Last night, at least five people were killed and 25 were injured in a shooting at an LGBTQ nightclub in Colorado Springs, Colorado. The venue, Club Q, has been described as a “second home full of chosen family,” a safe space for people to be who they are. No more. The motive of the attacker remains unclear, but officials are investigating whether the attack should be classed as a hate crime. It comes against a backdrop of continuing threats against and vilification of the LGBTQ community and transgender teens, and the rise of hostile protests at gay-rights parades and events.
Early reports say the suspect, who is alive, was in possession of a “long gun.” He might have killed many more people in such a confined space if not for the actions of, according to police, “at least two heroic people” inside the club. These individuals are believed to have confronted the gunman and stopped the in-progress massacre.
“Run, hide, fight” has been the guiding principle in my profession—security—for decades. Running is preferred; hiding if it is the only response possible; fighting if there is no other choice. The motto describes the active-shooter-response training that has emerged for populations as diverse as high-school students, office workers, and those who are out partying on a Saturday night. No active-shooter situation is the same, so it isn’t a hard-and-fast rule, of course. Younger children, for instance, are subject to controversial lockdown training instead.
When it comes to general safety, this is what I tell my children, who are now teens and young adults: If somebody tries to grab your purse or bike, let them. No material thing is worth a potentially violent escalation. If you’ve partied too hard, call me for a ride—no questions asked. If you are in an active-shooter situation, run as fast as you can, hide if you must, and, as a last resort, fight. That’s what the experts have told parents to say: Don’t be a hero. Run. Just please, run. Get out of there.
If this all sounds clinical and antiseptic, it is. Lives are not saved in the midst of an attack by railing against our permissive gun culture. During the 1999 Columbine High School massacre, 10 of the 12 murdered students perished inside the school library—a room where they believed they could hide safely. In the years that followed, “Run, hide, fight” emerged as sort of a dismal new take on “Stop, drop, and roll.” But fighting—or engaging with the assailant—was never really taken seriously; the British, with fewer armed civilians than the U.S. but with significant domestic-terror threats, even dropped the fight from their training and simply urge “Run, hide, tell”—as in tell the authorities. Something about it is quaint. I’m now asking myself whether we in the U.S. have been too dismissive about fighting back.
Riley Howell, 21, died during a shooting on campus at the University of North Carolina at Charlotte in 2019 as he charged the suspect and successfully ended the incident. Just a few weeks later, Kendrick Castillo was killed in Colorado while lunging at a shooter, his classmate, allowing for their other classmates to exit the room or hide. Earlier this year, a massacre ended when Elisjsha Dicken, 22, pulled out his handgun and killed the shooter, who had already claimed three victims.
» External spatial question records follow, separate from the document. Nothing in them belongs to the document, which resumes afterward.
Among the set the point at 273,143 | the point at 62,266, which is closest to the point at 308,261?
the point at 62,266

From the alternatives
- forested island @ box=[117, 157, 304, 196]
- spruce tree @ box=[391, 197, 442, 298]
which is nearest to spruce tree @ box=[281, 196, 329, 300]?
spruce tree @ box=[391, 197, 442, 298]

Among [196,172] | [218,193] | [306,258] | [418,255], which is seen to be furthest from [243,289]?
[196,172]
Dicken’s actions, in particular, reignited a debate about responsible gun ownership and added to the thorny conversation about a “good guy with a gun.”
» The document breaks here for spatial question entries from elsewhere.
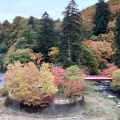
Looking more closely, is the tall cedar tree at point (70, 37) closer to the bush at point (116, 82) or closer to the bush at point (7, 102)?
the bush at point (116, 82)

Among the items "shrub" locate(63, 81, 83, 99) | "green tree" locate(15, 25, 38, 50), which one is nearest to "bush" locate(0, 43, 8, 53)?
"green tree" locate(15, 25, 38, 50)

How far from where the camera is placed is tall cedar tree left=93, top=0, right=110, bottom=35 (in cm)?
6897

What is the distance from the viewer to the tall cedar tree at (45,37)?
52969 mm

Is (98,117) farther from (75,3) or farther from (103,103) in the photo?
(75,3)

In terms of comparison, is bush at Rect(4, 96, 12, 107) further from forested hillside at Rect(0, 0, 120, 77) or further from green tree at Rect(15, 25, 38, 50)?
green tree at Rect(15, 25, 38, 50)

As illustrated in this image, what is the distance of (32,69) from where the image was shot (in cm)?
3344

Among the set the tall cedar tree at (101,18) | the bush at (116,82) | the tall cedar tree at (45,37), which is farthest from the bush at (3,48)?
the bush at (116,82)

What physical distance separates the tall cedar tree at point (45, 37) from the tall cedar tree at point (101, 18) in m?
18.3

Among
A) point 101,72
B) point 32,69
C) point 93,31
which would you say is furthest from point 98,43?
point 32,69

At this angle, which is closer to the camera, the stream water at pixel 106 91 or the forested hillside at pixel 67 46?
the stream water at pixel 106 91

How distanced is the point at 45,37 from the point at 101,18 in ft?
68.3

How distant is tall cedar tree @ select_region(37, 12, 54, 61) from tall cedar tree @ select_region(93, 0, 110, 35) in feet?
60.2

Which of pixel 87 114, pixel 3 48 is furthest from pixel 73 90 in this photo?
pixel 3 48

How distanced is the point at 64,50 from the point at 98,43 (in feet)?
31.3
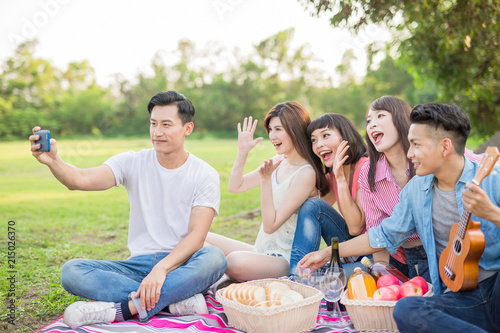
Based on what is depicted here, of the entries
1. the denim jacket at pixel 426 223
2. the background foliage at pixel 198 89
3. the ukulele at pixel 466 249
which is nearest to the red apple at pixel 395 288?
the denim jacket at pixel 426 223

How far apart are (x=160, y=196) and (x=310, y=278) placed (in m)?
1.39

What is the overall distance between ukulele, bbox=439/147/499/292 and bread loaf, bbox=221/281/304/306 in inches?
38.6

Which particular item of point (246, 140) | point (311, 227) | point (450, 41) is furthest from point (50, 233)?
point (450, 41)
Shootings like the one last night at Club Q add to a sense—neither conclusive nor absolute—that fighting is indeed a viable option to stop a massacre in progress. If we are to be guided by facts, and consider our safety training based on the available evidence, then we need to further assess whether, in an age when so much damage can be done so quickly by guns that should not be on the street, “Run, hide, fight” is still the correct public messaging. With killers having the capacity to end the lives of so many people so fast, neither running nor hiding may be the best first option. It is our reality. I don’t love it; I don’t even like it.
The chaos and delays in saving children in Uvalde, Texas, have also raised skepticism about police-response capacities. According to the FBI, nearly 70 percent of all active-shooter incidents end before police arrive; nearly 37 percent of them end in two minutes or less. In the United States, we are vulnerable to gun violence at any moment.
I have struggled, in my profession, with how to measure success. In my book The Devil Never Sleeps: Learning to Live in an Age of Disasters, “less bad”—whether things would have been worse but for an intervention—ends up being better than the alternative. At least five people partying at an LGBTQ bar were killed last night. More lives could have been lost if not for the fight of two brave heroes.
I’m not ready to say I want my young kids to fight if, God forbid, they encounter a mass shooter. But I’m willing to admit that maybe I want someone present to fight for them. I don’t love it. I don’t even like it. In fact, I hate it.